Jeden Tag öffnete der Weihnachtsmann seinen Briefkasten und hoffte auf viele
Wunschzettel der Kinder. Doch jeden Tag fand er nur Reklamesendungen. Da wurden Lebensversicherungen
angeboten,Weinsendungen angepriesen, Immobilienmakler zeigten Interesse an
seiner kleinen Hütte in Lappland und
Autohändler an seinem altersschwachen Ford
Modell T.
Warum sandten ihm die Kinder nicht
mehr ihre Wünsche? Gut, in den letzten Jahren war er
enttäuscht von ihren anspruchsvollen Forderungen gewesen. Gesellschaftsspiele,
Bücher und Kleidung reichte nicht mehr, nein, es wurde ein eigener Fernseher, neuste Smartphones und teure PCs gewünscht.
Seine Wichtel aus der Werkstatt
hatte er längst in Rente geschickt. Sie hatten nichts mehr zu tun. Wer wollte
noch selbstgestrickte Mützen und Handschuhe, Filzpantoffel oder Bauklötze aus der Tischlerei? Selbst die
Kekse, Lebkuchen und Christstollen galten als ungesund und wurden nur noch in
geringen Mengen gegessen.
Trotzdem bedauerte er, dass er in den letzten Jahren weniger
Wunschezttel erhielt. Und in diesem
Jahr gab es überhaupt keine mehr, dabei war schon Dezember. Wie sollte er da die Wünsche noch erfüllen? Ob es
überhaupt noch Wünsche gab?
Da er nichts zu tun hatte, setzte
er sich an den PC und hackte sich bei den großen
Internethändlern ein. Er staunte, während er nichts zu tun und längst seine
Mitarbeiter entlassen hatte, schoben die Beschäftigten dieser Firmen Überstunden,
um die vielen Wünsche innerhalb kürzester Zeit zu erfüllen. Keiner von den
Kunden musste wie beim Weihnachtsmann
bis Weihnachten warten. Der Weihnachtsmann raufte sich seine grauen Haare.

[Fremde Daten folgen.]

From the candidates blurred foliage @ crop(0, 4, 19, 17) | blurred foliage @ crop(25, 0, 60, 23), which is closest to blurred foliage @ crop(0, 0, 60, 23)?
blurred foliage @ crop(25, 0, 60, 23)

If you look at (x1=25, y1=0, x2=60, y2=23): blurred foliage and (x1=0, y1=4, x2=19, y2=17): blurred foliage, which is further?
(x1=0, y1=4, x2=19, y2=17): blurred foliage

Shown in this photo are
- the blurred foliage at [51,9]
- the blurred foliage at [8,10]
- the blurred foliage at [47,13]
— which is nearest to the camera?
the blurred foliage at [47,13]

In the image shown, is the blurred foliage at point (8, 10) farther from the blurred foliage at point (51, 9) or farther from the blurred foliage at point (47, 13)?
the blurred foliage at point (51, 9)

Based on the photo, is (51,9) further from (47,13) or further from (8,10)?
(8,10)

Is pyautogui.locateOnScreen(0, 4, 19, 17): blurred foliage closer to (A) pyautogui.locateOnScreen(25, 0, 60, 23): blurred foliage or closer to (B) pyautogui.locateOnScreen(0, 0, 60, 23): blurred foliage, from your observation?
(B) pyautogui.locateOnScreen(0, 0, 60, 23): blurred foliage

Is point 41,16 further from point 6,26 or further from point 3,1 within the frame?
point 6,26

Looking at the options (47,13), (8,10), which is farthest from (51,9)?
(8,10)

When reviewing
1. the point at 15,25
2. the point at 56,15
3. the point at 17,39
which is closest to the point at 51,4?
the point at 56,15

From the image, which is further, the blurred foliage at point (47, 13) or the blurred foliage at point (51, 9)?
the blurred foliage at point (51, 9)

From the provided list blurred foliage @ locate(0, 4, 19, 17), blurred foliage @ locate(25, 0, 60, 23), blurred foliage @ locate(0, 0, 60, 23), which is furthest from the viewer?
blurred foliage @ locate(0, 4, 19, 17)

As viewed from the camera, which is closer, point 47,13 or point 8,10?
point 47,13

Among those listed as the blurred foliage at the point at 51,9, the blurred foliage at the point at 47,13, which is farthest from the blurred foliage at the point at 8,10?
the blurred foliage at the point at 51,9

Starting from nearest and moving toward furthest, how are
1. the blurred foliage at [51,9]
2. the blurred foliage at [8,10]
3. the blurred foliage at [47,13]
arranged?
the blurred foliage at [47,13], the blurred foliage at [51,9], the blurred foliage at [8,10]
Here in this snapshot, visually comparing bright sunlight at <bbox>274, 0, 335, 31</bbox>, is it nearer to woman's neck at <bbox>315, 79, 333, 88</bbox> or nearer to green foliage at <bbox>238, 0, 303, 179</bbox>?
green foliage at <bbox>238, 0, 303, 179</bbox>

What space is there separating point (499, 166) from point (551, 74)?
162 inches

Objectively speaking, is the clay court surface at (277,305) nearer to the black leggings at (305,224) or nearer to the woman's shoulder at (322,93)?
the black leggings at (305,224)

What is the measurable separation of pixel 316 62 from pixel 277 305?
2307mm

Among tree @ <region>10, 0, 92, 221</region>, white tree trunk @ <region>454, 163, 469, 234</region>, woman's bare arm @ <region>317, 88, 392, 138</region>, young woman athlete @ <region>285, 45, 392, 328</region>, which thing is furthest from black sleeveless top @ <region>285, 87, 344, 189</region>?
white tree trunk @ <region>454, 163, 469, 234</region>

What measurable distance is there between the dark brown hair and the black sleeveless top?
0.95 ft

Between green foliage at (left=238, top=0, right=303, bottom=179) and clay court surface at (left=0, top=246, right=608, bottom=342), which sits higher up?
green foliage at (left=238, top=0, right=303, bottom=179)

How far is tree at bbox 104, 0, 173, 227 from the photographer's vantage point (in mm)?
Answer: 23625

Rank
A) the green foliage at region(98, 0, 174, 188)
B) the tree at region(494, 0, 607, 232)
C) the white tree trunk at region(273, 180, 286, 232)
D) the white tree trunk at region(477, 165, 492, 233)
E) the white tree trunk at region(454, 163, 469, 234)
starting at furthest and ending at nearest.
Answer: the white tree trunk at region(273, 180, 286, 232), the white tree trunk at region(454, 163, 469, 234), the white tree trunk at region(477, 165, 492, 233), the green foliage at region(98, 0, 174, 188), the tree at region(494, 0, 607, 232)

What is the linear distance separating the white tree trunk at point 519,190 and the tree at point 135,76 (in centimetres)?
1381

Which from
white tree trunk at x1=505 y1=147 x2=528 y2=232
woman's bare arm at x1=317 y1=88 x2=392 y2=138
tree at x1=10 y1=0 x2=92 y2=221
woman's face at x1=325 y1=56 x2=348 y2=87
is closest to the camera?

Sein alter Chefwichtel Waldemar
hatte recht gehabt: „Gehen Sie auch in den
Ruhestand“, hatte er gemeint. „Genießen Sie Ihr Leben ohne verzogene
Gören und Eltern, die ständig mit einem Prozess drohen.“
Und Küchenwichtelin Gertrud meinte:
„Chef, machen Sie im Süden Urlaub. Sie haben es nötig. Hier bei uns ist es doch
immer so kalt und dunkel.“
So kam es, dass der Weihnachtsmann
in diesem Jahr einen einzigen Wunsch erfüllte: Er reservierte einen Platz in
einer exklusiven Ferienanlage in der Karibik.